### [AIM OF THE TASK]
Among the lines of the records below, count those with the word "width". Reply with that number alone.

Saved data entries
****

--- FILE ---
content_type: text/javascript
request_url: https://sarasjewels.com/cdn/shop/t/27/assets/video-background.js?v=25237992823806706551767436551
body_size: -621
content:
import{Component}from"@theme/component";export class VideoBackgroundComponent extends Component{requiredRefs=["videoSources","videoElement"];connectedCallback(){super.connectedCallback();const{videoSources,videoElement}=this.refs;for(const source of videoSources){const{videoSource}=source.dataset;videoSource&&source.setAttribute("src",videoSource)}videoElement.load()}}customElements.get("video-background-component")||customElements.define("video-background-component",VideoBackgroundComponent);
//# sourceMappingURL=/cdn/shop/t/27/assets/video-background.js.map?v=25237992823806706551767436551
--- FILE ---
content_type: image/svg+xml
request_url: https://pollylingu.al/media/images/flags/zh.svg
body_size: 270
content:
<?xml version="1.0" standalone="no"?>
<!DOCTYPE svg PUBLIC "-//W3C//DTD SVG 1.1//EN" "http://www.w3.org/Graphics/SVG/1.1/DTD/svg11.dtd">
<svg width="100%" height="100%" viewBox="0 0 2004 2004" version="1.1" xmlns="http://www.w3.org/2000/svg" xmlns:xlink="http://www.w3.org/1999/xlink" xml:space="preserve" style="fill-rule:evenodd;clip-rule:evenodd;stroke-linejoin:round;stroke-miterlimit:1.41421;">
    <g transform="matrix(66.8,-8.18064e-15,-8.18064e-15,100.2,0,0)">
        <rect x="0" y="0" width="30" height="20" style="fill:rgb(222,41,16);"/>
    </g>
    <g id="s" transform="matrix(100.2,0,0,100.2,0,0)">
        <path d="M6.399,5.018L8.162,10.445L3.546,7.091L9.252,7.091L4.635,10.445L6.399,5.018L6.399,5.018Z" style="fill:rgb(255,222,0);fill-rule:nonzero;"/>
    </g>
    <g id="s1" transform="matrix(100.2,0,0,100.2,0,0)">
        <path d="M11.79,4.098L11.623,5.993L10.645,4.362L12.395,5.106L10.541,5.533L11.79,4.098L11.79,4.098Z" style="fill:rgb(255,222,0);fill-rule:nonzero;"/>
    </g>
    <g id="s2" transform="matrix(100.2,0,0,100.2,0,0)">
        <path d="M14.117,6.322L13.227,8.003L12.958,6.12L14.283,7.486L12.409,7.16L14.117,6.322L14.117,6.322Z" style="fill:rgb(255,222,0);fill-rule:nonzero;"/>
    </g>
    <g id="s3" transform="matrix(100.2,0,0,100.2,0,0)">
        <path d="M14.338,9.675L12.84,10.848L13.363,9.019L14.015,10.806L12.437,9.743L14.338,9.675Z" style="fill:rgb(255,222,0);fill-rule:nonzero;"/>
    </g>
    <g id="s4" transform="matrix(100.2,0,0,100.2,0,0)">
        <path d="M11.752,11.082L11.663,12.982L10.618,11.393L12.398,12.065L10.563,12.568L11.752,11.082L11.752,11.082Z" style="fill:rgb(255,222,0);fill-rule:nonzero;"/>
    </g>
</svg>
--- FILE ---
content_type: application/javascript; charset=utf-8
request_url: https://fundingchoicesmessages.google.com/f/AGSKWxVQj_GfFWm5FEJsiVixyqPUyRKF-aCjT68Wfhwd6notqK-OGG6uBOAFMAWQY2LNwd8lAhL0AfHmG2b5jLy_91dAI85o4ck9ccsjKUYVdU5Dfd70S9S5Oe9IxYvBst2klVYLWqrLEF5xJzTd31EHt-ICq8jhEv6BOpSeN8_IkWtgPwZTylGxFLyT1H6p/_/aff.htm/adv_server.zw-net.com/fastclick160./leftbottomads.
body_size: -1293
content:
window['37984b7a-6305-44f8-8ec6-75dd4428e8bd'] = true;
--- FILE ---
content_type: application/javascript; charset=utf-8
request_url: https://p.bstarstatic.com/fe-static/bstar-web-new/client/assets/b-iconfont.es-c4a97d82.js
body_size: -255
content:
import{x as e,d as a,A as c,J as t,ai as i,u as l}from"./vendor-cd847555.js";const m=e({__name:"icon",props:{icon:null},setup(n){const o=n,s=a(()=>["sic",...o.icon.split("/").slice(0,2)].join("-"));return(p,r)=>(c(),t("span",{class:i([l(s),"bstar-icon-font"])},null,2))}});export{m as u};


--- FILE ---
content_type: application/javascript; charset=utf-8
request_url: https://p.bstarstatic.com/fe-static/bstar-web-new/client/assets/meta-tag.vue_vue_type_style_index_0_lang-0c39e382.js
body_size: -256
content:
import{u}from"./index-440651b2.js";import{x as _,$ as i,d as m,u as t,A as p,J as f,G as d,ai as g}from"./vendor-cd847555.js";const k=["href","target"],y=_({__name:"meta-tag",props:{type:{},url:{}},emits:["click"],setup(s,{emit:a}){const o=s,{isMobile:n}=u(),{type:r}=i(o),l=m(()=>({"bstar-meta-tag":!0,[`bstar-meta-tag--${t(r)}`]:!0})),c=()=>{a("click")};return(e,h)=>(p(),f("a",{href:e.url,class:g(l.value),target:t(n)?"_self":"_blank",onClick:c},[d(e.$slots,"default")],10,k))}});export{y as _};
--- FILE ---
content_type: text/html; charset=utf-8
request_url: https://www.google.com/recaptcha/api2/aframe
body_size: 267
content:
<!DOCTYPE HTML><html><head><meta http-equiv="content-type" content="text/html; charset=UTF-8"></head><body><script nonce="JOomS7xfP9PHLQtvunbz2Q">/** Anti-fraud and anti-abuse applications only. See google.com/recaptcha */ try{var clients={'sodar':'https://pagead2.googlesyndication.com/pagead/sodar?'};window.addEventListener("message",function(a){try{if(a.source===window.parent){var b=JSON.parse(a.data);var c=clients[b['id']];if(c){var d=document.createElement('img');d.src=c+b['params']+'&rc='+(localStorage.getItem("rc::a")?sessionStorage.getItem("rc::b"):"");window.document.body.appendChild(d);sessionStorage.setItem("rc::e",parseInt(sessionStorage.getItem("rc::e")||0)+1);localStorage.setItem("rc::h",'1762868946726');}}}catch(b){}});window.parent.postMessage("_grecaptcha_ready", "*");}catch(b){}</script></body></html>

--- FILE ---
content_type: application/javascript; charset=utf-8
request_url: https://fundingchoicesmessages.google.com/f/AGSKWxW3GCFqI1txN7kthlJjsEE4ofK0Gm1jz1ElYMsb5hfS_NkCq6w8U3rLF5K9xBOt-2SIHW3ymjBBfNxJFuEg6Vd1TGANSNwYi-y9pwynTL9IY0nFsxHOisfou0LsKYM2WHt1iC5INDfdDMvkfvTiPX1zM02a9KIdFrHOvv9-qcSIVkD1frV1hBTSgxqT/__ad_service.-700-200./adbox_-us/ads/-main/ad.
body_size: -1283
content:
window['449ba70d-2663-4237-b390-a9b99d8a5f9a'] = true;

****

### [ANSWER BELOW]
2